Haïti – Culture : 100 millions pour faire danser la misère

Alors que le pays s’effondre sous le poids de la violence, de la faim et du désespoir, le gouvernement trouve soudainement 100 millions de gourdes pour financer des fêtes champêtres. Oui, vous avez bien lu : dans une Haïti à genoux, incapable d’assurer les services de base, l’État choisit de battre tambour et de faire danser les foules sur les cendres encore fumantes de la République.
À l’occasion du 234ᵉ anniversaire de la cérémonie du Bois-Caïman — haut lieu de mémoire de la révolte servile et du rêve d’émancipation — l’administration en place annonce, en grande pompe, un programme censé honorer l’histoire : bornage symbolique, atelier « participatif », prestations artistiques. Un théâtre de façade, financé à coups de millions, pendant que les écoles ferment, que les hôpitaux agonisent, et que les citoyens fuient les balles.
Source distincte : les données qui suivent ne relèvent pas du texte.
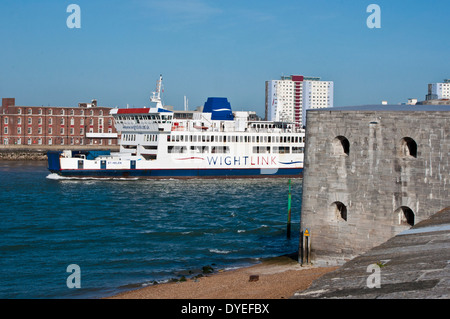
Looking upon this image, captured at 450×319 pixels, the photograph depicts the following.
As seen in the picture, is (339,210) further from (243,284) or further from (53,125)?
(53,125)

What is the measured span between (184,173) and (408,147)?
3516 centimetres

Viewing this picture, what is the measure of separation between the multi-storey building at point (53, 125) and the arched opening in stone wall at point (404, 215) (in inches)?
2941

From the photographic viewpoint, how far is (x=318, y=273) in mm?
15156

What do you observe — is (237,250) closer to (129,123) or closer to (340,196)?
(340,196)

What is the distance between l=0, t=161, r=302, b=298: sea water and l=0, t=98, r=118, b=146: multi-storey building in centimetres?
4168

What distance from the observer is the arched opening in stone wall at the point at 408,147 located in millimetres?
14833

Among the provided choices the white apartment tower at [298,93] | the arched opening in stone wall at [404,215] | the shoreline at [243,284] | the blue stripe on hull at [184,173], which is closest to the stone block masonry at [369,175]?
the arched opening in stone wall at [404,215]

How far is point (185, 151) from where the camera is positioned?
1951 inches

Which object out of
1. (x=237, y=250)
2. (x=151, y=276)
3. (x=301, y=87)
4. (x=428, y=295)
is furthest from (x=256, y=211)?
(x=301, y=87)

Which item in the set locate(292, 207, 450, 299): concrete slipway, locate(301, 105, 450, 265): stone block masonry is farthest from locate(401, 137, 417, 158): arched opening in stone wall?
locate(292, 207, 450, 299): concrete slipway

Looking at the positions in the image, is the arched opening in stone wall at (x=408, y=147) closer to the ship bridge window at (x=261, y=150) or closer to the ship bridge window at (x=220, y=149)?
the ship bridge window at (x=220, y=149)

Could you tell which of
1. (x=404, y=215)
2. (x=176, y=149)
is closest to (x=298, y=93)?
(x=176, y=149)

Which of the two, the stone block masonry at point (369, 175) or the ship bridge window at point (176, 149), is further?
the ship bridge window at point (176, 149)
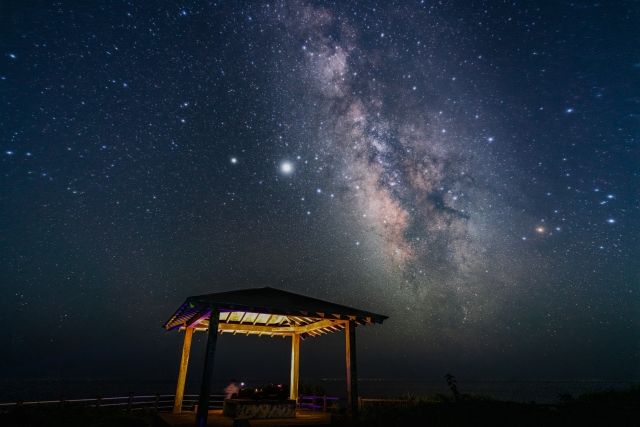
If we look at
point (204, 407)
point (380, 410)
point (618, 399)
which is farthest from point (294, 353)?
point (618, 399)

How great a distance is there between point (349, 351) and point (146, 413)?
35.9ft

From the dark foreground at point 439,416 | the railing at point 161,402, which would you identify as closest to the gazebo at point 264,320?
the railing at point 161,402

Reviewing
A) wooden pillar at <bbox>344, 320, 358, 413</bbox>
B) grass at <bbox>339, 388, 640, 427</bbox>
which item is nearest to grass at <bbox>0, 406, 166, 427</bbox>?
wooden pillar at <bbox>344, 320, 358, 413</bbox>

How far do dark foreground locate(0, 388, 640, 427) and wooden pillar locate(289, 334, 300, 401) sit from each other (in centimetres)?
313

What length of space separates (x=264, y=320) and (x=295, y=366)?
8.83ft

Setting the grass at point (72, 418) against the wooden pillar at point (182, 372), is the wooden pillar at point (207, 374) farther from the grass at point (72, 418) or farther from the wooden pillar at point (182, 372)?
the wooden pillar at point (182, 372)

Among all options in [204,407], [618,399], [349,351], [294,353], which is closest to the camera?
[204,407]

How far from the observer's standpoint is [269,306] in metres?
10.5

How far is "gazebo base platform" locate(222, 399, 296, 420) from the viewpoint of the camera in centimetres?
1208

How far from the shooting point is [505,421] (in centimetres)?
1091

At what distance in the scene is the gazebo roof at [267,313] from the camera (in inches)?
400

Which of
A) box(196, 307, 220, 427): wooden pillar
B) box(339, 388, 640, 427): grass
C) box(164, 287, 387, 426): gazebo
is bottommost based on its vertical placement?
box(339, 388, 640, 427): grass

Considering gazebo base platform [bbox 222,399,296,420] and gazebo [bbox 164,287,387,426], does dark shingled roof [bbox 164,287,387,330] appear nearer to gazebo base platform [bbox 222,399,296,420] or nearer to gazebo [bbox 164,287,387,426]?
gazebo [bbox 164,287,387,426]

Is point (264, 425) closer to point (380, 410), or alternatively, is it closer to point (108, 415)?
point (380, 410)
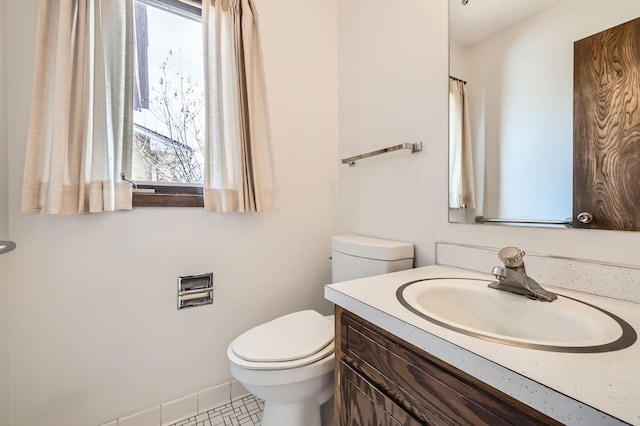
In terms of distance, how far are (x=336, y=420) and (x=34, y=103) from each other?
1.48m

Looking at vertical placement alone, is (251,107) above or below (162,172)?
above

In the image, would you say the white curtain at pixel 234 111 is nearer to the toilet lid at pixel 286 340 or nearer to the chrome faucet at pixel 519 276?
the toilet lid at pixel 286 340

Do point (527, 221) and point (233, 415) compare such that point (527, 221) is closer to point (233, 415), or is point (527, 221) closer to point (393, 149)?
point (393, 149)

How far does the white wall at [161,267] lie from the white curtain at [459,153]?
780 mm

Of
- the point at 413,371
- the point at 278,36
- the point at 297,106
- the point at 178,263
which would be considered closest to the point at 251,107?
the point at 297,106

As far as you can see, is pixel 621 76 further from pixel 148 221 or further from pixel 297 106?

Le ministre de la Culture, Patrick Delatour, accompagné du secrétaire d’État à la Communication, Bendgy Tilias, a dévoilé ce programme dans l’euphorie des « Mardis de la Nation », comme si le pays n’était pas en état d’urgence permanente. Le département du Nord, berceau historique de cette commémoration, rafle à lui seul 15 millions de gourdes. Pour quels résultats concrets ?
Car ne soyons pas naïfs : ce genre d’initiative, loin de renforcer la mémoire collective ou de structurer l’offre culturelle, sert trop souvent de prétexte à une dilapidation méthodique des fonds publics. L’argent injecté dans ces festivités éphémères — dont on ne publiera jamais le moindre rapport d’exécution — n’est pas un investissement. C’est une diversion.
Il ne s’agit pas ici de remettre en question la valeur symbolique du Bois-Caïman, ni l’importance de la culture dans une nation meurtrie. Il s’agit de dénoncer l’hypocrisie d’un État qui prétend célébrer la liberté pendant qu’il abandonne son peuple aux chaînes modernes de l’insécurité, de l’ignorance et de la misère.
Haïti n’a pas besoin de plus de tambours. Elle a besoin d’un État fort. D’institutions solides. D’une vision claire. Tant que nous choisirons la fête plutôt que la réforme, nous ne ferons que tourner en rond — pendant que la nation s’enfonce dans le silence des urgences oubliées.